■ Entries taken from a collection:
···
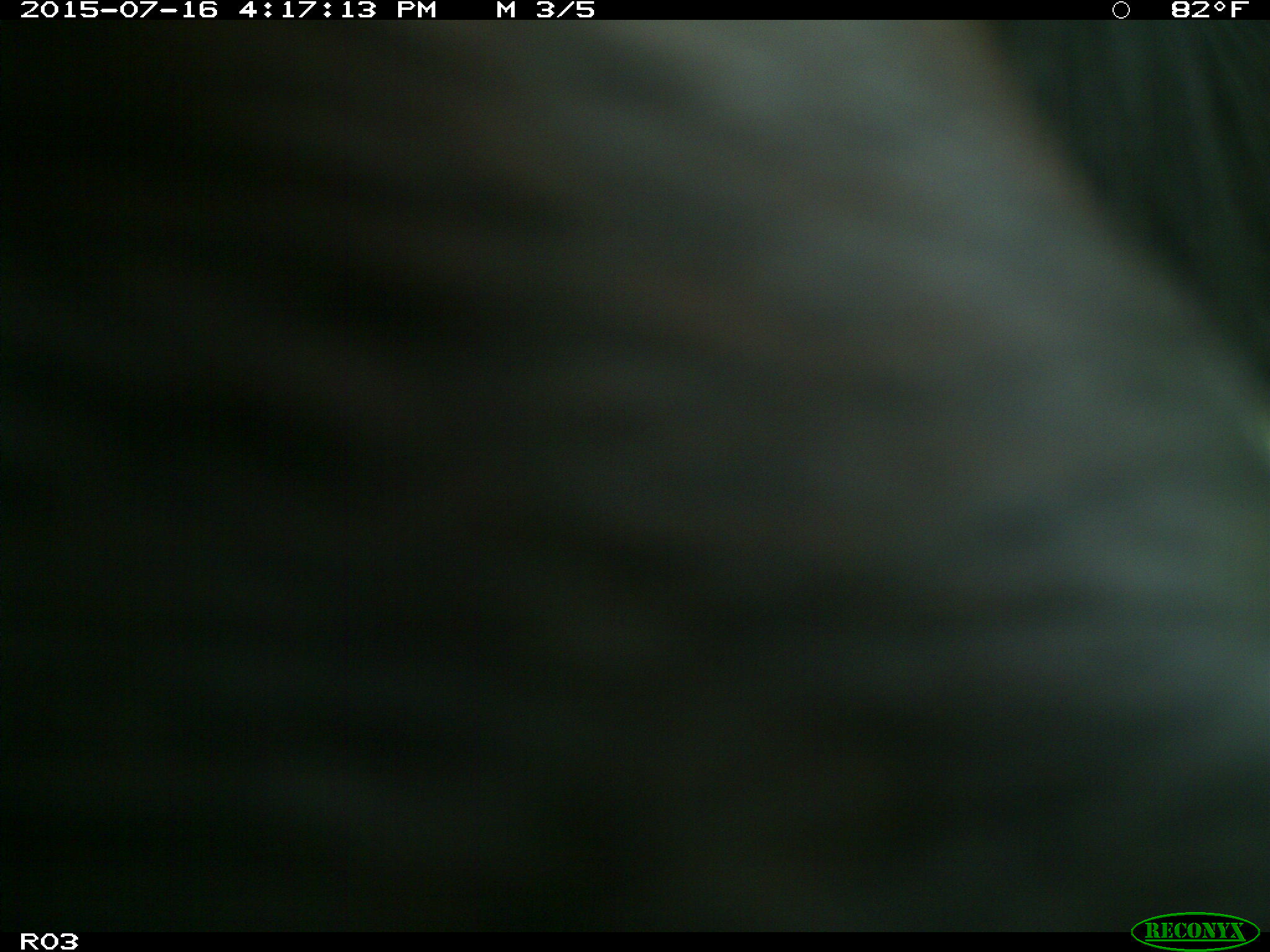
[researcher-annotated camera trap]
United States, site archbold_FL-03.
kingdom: Animalia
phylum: Chordata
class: Mammalia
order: Artiodactyla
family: Bovidae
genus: Bos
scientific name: Bos taurus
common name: domestic cow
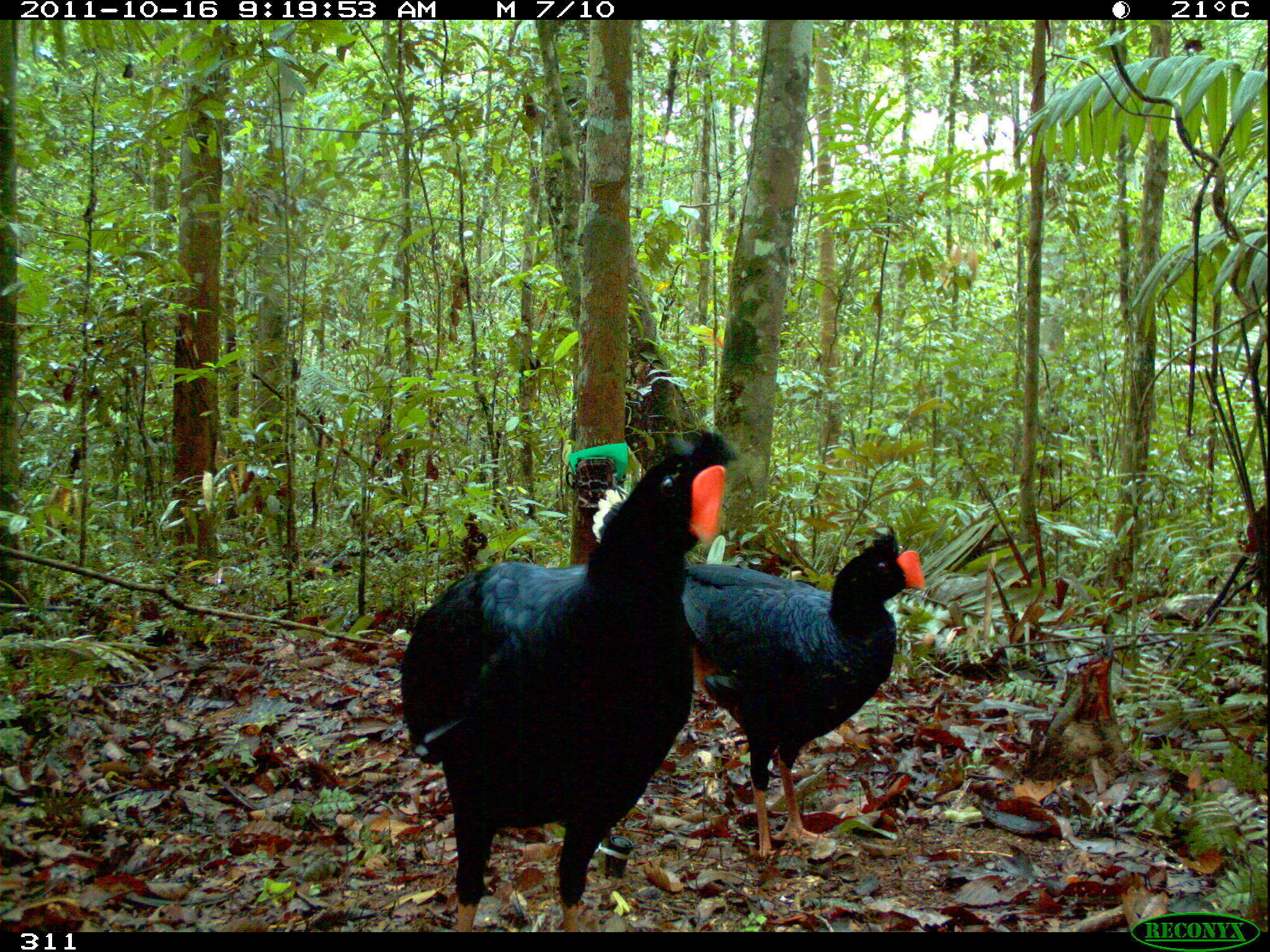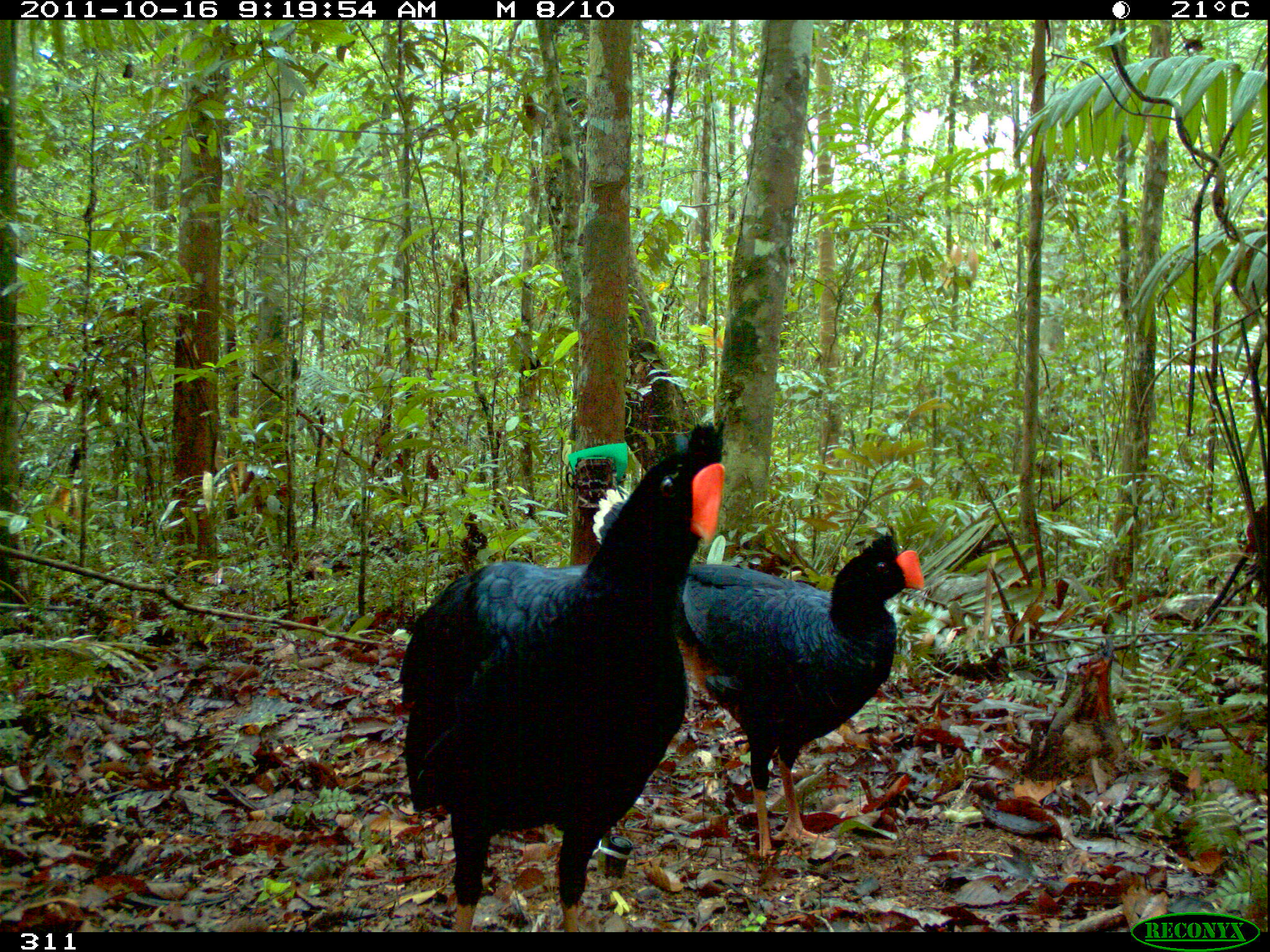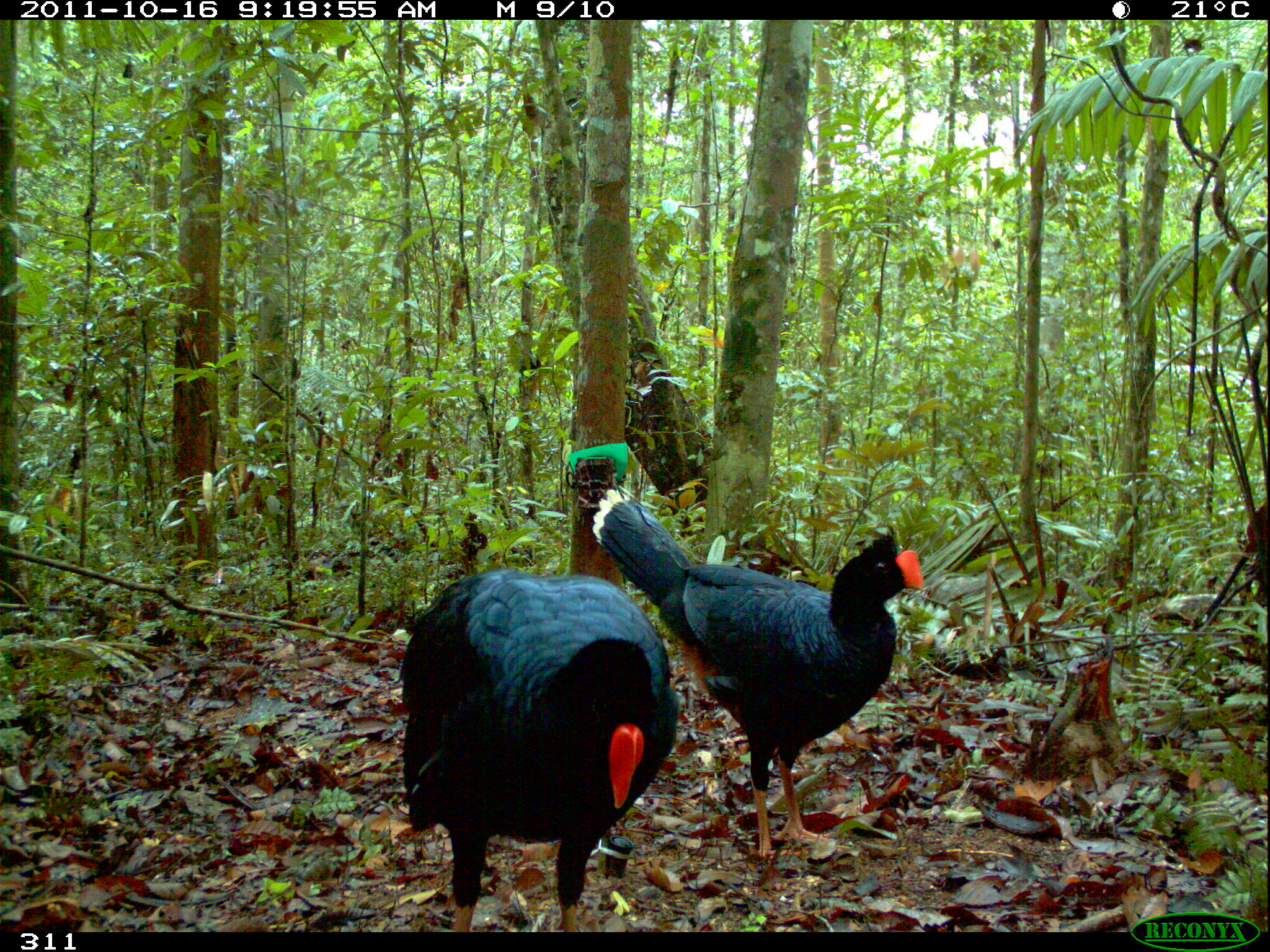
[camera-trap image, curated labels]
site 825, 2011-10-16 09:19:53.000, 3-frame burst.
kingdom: Animalia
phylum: Chordata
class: Aves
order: Galliformes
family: Cracidae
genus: Mitu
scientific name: Mitu tuberosum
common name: razor-billed curassow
Mitu tuberosum (razor-billed curassow).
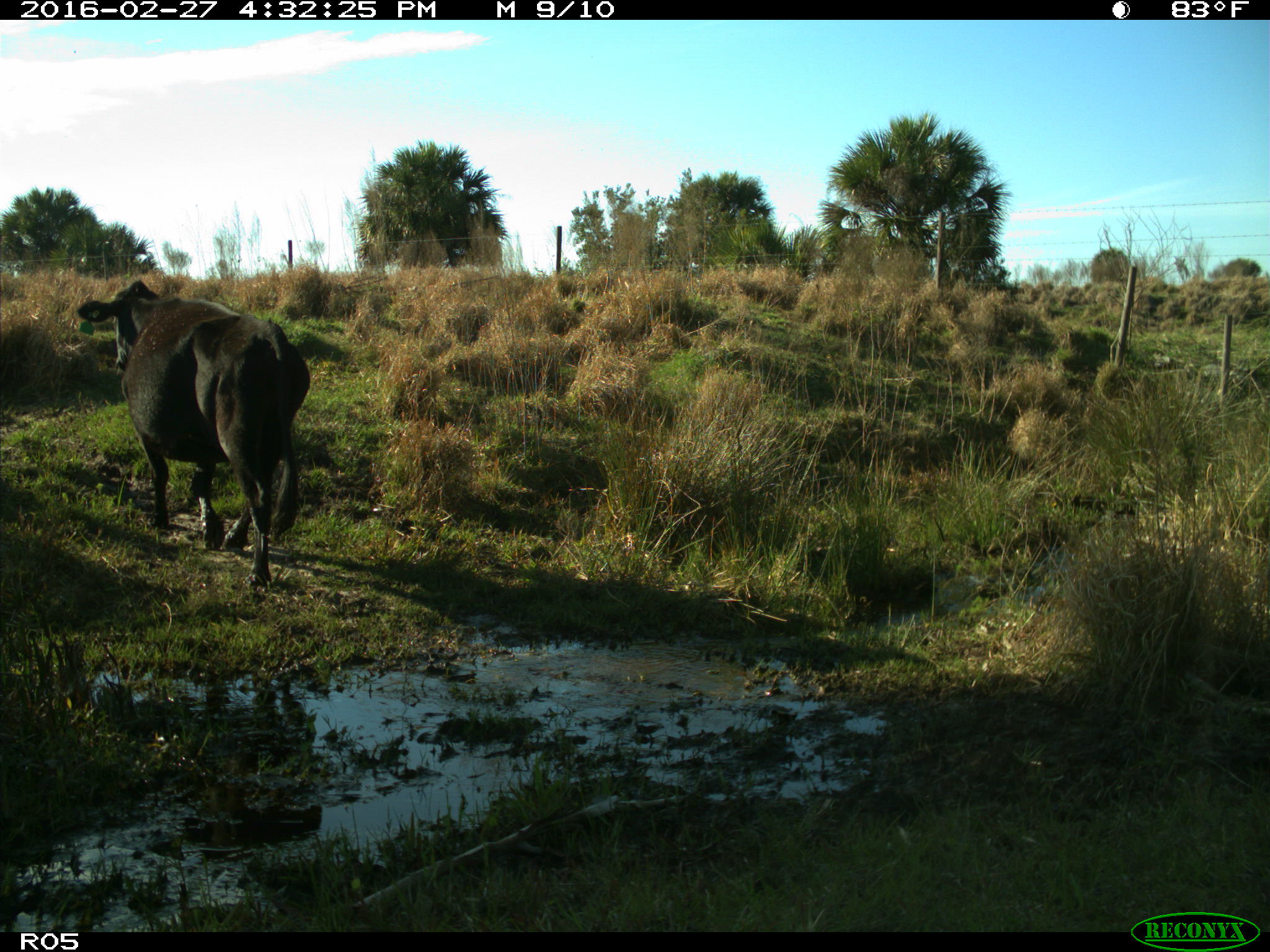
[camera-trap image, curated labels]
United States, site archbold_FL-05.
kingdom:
···
■ TASK REQUIREMENTS: Copy the lines from the entries above in which the word "site" appears.

■ OUTPUT OF THE TASK:
United States, site archbold_FL-03.
site 825, 2011-10-16 09:19:53.000, 3-frame burst.
United States, site archbold_FL-05.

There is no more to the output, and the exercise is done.